Finding the right words to articulate dimensions of experience is not easy. First, it takes careful analysis, and at this point phenomenology is very close to ordinary language philosophy: we have to consider what we precisely mean when we use a certain expression in a particular context. For instance, my argument is based on the idea that it makes sense to distinguish between learning and practising, but that it is not meaningful to connect this distinction to the opposition of knowledge and skill whenever ‘school’ contexts are involved. In order to find the required degree of precision and nuance, it is also necessary to use language itself in a very conscious way.
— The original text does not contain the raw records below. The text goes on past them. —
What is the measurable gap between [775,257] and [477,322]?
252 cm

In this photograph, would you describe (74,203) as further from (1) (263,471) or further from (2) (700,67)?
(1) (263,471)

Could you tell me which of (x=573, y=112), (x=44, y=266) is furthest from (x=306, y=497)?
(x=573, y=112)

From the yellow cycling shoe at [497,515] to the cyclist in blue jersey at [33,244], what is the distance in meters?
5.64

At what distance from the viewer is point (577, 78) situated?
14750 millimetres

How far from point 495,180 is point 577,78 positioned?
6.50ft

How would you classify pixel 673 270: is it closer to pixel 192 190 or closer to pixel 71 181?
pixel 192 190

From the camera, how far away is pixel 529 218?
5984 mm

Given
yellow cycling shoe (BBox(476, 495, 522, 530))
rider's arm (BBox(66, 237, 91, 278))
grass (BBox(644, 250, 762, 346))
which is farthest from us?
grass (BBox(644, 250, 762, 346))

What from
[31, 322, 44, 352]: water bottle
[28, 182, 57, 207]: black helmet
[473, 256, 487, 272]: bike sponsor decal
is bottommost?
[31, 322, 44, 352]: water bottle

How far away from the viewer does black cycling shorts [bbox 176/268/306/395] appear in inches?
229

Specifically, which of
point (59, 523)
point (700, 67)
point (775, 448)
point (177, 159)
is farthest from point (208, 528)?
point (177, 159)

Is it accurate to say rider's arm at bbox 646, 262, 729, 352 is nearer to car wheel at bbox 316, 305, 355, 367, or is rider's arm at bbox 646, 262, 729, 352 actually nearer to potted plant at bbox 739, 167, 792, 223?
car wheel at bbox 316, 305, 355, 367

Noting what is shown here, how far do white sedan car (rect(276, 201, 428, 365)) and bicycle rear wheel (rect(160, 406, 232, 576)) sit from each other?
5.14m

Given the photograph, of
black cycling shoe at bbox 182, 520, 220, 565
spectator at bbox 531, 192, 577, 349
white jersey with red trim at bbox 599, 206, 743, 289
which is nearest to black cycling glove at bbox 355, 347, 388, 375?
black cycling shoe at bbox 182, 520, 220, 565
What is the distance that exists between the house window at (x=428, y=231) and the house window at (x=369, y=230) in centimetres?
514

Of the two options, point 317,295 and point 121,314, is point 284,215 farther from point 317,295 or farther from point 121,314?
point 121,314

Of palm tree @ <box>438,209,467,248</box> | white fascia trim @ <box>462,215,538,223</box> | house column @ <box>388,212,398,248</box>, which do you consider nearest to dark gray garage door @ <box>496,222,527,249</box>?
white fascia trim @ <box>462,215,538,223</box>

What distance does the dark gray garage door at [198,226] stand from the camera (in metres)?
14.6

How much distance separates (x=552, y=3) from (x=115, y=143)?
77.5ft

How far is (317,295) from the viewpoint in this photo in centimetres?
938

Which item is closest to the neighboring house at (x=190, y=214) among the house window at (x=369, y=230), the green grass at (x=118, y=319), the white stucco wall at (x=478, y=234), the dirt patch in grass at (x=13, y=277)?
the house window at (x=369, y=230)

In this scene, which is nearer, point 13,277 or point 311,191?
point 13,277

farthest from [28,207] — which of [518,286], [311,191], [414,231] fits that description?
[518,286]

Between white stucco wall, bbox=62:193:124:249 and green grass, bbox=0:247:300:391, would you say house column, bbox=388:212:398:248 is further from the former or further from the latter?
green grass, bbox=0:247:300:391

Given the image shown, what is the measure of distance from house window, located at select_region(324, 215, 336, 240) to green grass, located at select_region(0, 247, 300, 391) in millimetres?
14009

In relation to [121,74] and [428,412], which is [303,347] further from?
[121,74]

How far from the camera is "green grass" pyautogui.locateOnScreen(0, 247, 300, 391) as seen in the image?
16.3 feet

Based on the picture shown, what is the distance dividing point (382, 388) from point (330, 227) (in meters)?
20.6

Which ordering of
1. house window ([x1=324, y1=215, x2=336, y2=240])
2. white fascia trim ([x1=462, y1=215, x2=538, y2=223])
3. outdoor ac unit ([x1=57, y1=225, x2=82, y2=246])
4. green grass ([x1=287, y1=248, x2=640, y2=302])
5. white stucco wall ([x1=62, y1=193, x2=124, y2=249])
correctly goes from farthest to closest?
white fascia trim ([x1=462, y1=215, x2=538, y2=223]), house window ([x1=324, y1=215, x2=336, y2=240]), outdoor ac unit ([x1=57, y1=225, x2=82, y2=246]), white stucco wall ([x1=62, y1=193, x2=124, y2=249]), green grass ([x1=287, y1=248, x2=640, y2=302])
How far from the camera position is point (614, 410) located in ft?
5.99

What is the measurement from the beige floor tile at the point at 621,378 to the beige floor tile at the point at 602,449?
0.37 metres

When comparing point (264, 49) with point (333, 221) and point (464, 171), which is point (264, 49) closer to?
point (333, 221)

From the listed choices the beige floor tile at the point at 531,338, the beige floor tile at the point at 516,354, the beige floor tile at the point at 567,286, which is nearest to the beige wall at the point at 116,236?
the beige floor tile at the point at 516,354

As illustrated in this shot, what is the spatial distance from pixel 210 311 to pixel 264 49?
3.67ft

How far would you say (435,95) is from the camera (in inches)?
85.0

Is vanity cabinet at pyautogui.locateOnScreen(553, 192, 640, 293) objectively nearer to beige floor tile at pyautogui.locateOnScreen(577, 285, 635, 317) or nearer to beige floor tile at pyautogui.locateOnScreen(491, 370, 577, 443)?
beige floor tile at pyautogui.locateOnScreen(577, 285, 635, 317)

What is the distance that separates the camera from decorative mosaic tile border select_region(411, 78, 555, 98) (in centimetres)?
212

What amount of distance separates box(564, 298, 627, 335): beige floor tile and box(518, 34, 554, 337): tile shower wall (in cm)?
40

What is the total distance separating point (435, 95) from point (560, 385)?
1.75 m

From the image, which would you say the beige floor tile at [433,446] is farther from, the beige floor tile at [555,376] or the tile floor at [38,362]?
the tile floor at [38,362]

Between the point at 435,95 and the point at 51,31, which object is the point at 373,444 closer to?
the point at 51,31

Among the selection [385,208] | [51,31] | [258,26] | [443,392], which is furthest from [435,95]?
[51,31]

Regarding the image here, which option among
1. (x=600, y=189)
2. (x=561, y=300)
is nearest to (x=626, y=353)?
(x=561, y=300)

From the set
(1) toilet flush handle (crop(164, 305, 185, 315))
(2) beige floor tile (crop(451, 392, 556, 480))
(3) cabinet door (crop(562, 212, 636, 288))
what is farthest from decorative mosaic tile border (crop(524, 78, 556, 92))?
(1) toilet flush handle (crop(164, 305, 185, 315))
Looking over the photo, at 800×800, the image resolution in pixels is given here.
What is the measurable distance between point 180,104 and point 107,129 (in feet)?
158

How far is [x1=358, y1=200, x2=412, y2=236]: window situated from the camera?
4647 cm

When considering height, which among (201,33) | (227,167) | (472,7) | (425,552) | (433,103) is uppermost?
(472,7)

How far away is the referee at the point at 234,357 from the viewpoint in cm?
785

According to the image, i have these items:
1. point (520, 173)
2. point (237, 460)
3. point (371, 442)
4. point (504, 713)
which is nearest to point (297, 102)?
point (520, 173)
Language is not just a means of communication reporting on research results, but itself plays a part in the arguments philosophers make. For instance, throughout my text I abundantly italicise words and expressions. When I write ‘that a true experience of possibility is not a matter of strengthening one’s own position in life’, it does make a difference that ‘true’ is stressed in this way. It indicates that when we only take into consideration the type or definition of possibility

expressed in the second part of the sentence (self-actualisation), we might miss out on an experience of potentiality that is more subtle. This is, however, not to say that defining possibility in terms of self-actualisation is not a true idea. So, the use of italics helps to articulate something that is difficult to express directly and which in this example goes beyond the plain and superficial opposition between true and false. Something similar is to be found in my attempts to stress the ‘can’ part in the expression ‘I can’ to point out an experience of being-able that is about being able as such (rather than being able to do this or being able to do that).